L’arrivée de Ferrian fut l’aube et le soleil dans la vie de Greta.

Une camaraderie d’écoliers s’était établie entre eux dès les premiers jours. La jeune fille aimait à faire parler Jacques de son pays, de la Belgique, de la vie qu’on y mène, des coutumes et des gens, toutes choses qu’elle ignorait.

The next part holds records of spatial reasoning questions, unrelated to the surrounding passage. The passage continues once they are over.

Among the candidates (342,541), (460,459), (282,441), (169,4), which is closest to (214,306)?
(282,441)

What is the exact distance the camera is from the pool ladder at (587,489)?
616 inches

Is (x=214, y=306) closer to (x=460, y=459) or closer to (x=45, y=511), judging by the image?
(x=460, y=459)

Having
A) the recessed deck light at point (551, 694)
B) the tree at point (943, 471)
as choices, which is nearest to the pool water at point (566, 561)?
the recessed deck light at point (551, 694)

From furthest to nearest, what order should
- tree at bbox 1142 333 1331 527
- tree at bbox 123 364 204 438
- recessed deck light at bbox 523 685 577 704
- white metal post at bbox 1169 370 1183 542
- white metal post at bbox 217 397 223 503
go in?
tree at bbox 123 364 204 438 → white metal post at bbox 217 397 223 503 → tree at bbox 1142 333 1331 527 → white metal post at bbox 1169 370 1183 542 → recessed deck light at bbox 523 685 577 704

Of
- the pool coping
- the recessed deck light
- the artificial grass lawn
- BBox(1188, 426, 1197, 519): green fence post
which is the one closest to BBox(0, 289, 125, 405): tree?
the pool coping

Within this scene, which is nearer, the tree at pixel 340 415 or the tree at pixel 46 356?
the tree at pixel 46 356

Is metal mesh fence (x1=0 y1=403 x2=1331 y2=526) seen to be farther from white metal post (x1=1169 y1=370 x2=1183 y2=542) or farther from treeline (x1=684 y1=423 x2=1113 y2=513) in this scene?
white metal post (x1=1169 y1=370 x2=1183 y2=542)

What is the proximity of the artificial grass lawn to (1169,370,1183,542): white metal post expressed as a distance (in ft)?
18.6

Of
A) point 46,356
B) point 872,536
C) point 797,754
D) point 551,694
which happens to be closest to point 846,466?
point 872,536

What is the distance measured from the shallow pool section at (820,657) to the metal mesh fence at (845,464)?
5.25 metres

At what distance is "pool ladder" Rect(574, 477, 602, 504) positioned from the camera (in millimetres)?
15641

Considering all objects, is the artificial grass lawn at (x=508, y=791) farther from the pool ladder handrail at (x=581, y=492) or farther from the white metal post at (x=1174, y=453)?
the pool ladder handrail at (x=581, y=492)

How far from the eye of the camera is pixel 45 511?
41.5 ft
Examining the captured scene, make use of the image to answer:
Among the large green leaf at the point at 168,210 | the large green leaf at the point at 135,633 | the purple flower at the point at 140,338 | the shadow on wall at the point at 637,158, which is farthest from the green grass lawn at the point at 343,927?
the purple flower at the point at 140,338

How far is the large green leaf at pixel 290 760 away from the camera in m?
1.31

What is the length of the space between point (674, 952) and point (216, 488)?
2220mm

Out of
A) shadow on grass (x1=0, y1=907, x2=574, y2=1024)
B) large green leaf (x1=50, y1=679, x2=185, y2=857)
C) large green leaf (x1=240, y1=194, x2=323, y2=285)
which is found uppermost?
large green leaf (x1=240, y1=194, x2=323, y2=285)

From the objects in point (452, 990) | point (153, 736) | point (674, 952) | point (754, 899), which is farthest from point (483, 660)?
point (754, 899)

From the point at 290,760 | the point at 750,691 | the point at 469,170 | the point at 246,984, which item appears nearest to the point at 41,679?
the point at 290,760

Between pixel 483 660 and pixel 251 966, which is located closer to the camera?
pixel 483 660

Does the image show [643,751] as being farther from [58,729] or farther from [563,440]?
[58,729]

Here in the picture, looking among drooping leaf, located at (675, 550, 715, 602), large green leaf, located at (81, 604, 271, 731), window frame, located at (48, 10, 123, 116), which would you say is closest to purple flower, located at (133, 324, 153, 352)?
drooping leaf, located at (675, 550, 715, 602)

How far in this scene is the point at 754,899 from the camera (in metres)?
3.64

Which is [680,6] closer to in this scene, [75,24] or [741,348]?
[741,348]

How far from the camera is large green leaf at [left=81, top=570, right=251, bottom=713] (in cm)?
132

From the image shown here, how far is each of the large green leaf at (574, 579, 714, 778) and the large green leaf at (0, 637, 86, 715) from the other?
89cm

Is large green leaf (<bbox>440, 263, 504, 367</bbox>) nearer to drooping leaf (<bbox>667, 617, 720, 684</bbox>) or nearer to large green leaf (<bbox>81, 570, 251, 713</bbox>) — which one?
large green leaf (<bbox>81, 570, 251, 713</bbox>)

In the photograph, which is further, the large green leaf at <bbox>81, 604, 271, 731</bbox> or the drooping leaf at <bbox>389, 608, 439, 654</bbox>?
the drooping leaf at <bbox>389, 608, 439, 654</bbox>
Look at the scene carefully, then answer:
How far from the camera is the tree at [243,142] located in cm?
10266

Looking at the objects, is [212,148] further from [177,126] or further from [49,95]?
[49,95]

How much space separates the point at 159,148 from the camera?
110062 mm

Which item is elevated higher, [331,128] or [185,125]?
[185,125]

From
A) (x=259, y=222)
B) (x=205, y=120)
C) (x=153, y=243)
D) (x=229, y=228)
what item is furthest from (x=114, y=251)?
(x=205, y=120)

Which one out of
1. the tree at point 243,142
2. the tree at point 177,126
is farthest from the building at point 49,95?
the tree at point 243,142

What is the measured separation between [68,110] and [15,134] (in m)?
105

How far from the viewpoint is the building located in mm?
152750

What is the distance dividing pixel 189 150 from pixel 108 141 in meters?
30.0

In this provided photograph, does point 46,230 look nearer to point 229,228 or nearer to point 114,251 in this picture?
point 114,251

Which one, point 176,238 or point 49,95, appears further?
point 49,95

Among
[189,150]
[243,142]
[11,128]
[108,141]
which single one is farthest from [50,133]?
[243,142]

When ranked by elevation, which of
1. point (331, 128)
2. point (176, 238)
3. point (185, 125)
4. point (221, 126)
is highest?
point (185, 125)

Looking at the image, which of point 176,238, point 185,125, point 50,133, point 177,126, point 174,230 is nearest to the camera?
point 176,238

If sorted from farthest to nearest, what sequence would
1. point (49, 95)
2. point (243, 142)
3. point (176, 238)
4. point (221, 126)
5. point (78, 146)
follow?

Quoiqu’elle parlât très bien le français, Jacques eut le plaisir de l’initier à la littérature qu’il aimait et qu’elle ne soupçonnait même pas. Avec un tact d’effleurement, il sut choisir chez les auteurs contemporains des pages qu1 ne pussent offusquer la candeur presque invraisemblable de son élève. Tour à tour, il lui lut les nouvelles les plus exquises de Daudet et de Droz, les vers les plus doux de Hugo et de Gautier. Musset surtout fit une grande impression sur l’enfant dont il augmenta le penchant romanesque. Élevée sommairement, Greta n’avait pas assez de vigueur pour résister au capiteux envahissement de la poésie romantique. Elle y retrouva, plus délicate, la sentimentalité de Gœthe, et, bercée aux cadences des strophes que Ferrian lui lisait de sa voix sonore et musicale, elle en arriva à l’écouter comme s’il eût été le poète lui-même, et glissa lentement à une confusion que Jacques ne cherchait pas à dissiper.